The vast majority of CPI’s dangerous activities come in the form of street brawling with left-wing groups and counterprotesters at their demonstrations, as well as assaults on members of the media. However, Italian individuals linked to CPI and their ideologies have undertaken a handful of anti-immigrant mass shootings in the last ten years. In 2011, sympathizer Gianluca Casseri went after Senegalese immigrants in a square in Florence, shooting 3 and killing two. In 2018, the neo-fascist sympathizer Luca Traini with reported ties to CasaPound shot six black men in the town of Maserata, though CasaPound denies any linkages to him. While CPI leadership formally condemned these attacks, they indicate the logical consequences of CPI’s cultivation of deeply nationalistic, identitarian anti-immigrant ideologies and endorsement of a confrontational warrior mentality.
Despite holding no physical connections to either, Traini’s attack inspired and was invoked by both Brenton Tarrant and Payton Gendron. Tarrant wrote Traini’s name on his firearm prior to his massacre of innocent Muslims at two mosques in Christchurch New Zealand. Gendron, copying Tarrant, did the same prior to his mass murder attack on a Tops grocery store in Buffalo, NY. This tactic of signaling to the in-group’s collective “Saint” culture and hero worship of terrorists who target immigrants and minorities is deeply tied into the “contagion and copycat effect” of militant accelerationism.
Over a decade after its establishment, CasaPound has enjoyed a significant and consistent media presence in Italy, in large part due to its provocative fascist and accelerationist principles and its associated violence.
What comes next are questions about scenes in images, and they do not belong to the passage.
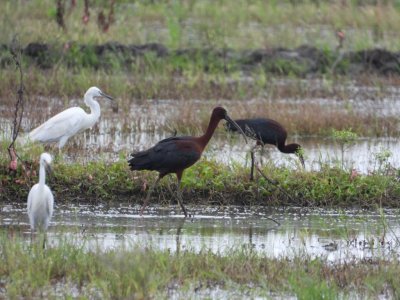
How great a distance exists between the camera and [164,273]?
6383mm

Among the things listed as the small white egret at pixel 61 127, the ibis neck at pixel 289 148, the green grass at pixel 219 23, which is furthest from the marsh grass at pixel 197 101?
the green grass at pixel 219 23

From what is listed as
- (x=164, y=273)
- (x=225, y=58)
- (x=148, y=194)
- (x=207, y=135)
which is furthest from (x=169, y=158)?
(x=225, y=58)

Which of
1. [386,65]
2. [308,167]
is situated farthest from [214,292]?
[386,65]

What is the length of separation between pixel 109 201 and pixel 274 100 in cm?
629

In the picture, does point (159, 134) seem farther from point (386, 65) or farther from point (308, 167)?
point (386, 65)

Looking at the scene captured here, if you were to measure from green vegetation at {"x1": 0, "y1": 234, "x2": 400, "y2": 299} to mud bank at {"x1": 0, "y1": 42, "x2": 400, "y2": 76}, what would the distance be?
387 inches

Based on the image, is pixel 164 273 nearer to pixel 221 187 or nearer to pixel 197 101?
pixel 221 187

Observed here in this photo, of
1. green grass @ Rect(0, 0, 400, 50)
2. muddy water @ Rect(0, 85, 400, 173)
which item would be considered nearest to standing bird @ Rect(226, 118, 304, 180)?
muddy water @ Rect(0, 85, 400, 173)

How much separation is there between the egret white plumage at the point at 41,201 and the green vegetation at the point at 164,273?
0.67m

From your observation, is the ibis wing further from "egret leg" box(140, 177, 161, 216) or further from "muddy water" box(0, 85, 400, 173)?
"muddy water" box(0, 85, 400, 173)

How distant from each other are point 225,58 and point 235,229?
9.32 m

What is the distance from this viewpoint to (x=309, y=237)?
332 inches

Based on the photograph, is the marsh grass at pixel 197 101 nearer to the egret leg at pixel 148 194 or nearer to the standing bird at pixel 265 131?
the standing bird at pixel 265 131

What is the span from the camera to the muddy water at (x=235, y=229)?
7.81 metres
The organization’s multitude of affiliations across Italy and across Europe more broadly, as well as its status as a supported group of the Iron March network, demonstrates its capability to network transnationally and appeal to like-minded groups. Additionally, CPI’s emphasis on fighting, violence, and the warrior archetype incites violence to both its own membership and to external adherents; most notably, CasaPound affiliate Luca Traini’s name was mentioned in Christchurch shooter Brenton Tarrant’s manifesto as well as written on Tarrant’s gun. CasaPound’s adherence to extremist ideologies, propensity for mass violence, and ability to influence mass shooters transnationally is demonstrative of its danger to society at large.